Dr. Hawkins dochawk at gmail.com
Wed May 1 22:23:49 EDT 2013


On Wed, May 1, 2013 at 4:10 PM, Fabian Rodriguez
<magicfab at member.fsf.org> wrote:
>
> On 2013-05-01 18:14, J. Landman Gay wrote:
>> Security can't be in the community version. If it was, it would be
>> worthless; anyone could read the algorithm and use it to unlock
>> protected stacks made with the commercial version. Code protection
>> would be broken everywhere.
>
> It could be, but perhaps RunRev hasn't figured out a business model to
> make that viable yet.

No; this is incorrect.  It isn't a business model, but a programming model.

To put this ability in the community version would put the ability to
decrypt *every* livecode file out there in everyone's hands.  To be
able to execute the stack, the engine has to be able to decrypt, and
has to have the key.  The source to that section has the key.

"Angry" would not begin to describe my reaction under such
circumstances.  I would be sitting down with my partners to make a
decision whether to sue on my behalf for the time that I put in, or
whether to find another plaintiff for the class action on behalf of
all developers, or even possibly both.

Again, the simple version is that if the encryption/password code is
released, my work can be read by anyone.  This is *not* what I
contracted for when I payed for the full developer version.  I'm not
even flinching at the $1k/year.

> Mind you, anyone could implement another similar or better protection.
> What would be its purpose?

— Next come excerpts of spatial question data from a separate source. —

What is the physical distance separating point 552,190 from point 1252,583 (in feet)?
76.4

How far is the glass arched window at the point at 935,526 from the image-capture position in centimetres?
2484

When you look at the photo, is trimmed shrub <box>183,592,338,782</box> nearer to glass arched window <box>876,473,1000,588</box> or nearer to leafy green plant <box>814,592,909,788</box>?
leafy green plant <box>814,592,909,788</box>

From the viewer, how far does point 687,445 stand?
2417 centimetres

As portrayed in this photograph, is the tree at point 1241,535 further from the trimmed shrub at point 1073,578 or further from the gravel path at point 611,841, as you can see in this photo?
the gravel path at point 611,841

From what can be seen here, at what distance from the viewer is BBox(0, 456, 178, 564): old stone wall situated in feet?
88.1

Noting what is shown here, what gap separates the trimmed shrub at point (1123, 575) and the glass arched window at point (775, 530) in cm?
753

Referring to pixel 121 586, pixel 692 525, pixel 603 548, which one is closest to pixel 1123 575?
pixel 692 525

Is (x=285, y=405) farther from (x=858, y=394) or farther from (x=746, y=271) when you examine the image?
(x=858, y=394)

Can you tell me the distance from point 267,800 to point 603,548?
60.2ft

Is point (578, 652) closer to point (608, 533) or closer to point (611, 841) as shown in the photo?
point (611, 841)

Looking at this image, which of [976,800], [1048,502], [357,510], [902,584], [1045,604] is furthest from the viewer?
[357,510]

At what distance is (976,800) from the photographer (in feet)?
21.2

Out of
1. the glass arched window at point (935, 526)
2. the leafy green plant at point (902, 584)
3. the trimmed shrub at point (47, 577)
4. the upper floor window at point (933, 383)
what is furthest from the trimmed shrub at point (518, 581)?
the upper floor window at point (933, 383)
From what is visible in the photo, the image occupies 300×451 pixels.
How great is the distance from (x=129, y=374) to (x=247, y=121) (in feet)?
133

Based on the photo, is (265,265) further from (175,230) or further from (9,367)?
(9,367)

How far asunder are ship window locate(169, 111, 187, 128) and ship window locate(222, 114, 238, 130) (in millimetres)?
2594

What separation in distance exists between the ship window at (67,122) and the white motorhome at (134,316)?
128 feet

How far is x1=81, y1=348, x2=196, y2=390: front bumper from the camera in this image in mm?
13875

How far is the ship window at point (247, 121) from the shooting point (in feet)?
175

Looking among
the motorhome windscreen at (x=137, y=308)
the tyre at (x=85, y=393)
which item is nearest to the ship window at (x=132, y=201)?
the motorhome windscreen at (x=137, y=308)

Every single non-free "software protection"
> mechanism can be broken, given enough motivation (or boredom).

If someone put in similar or better protection, and released the code
to do it, they would have released the code to beat it.  And if,
somehow, they programmed around *that*, there is still the matter that
the GPL would require him to release this code (which is the nature of
"viral" licenses such as the GPL, as opposed to "public" license such
as BSD--and this is why viral license are used as part of such
"special rights" licenses.

> Keep in mind the current protection in LiveCode is just an
> implementaiton of DRM, or revenue protection,

That's not what is normally meant by "DRM".  RunRev protecting this
version is no different than any other software publisher (including
myself) expecting to be paid.

> under a model that is
> the opposite of what free open source software proposes.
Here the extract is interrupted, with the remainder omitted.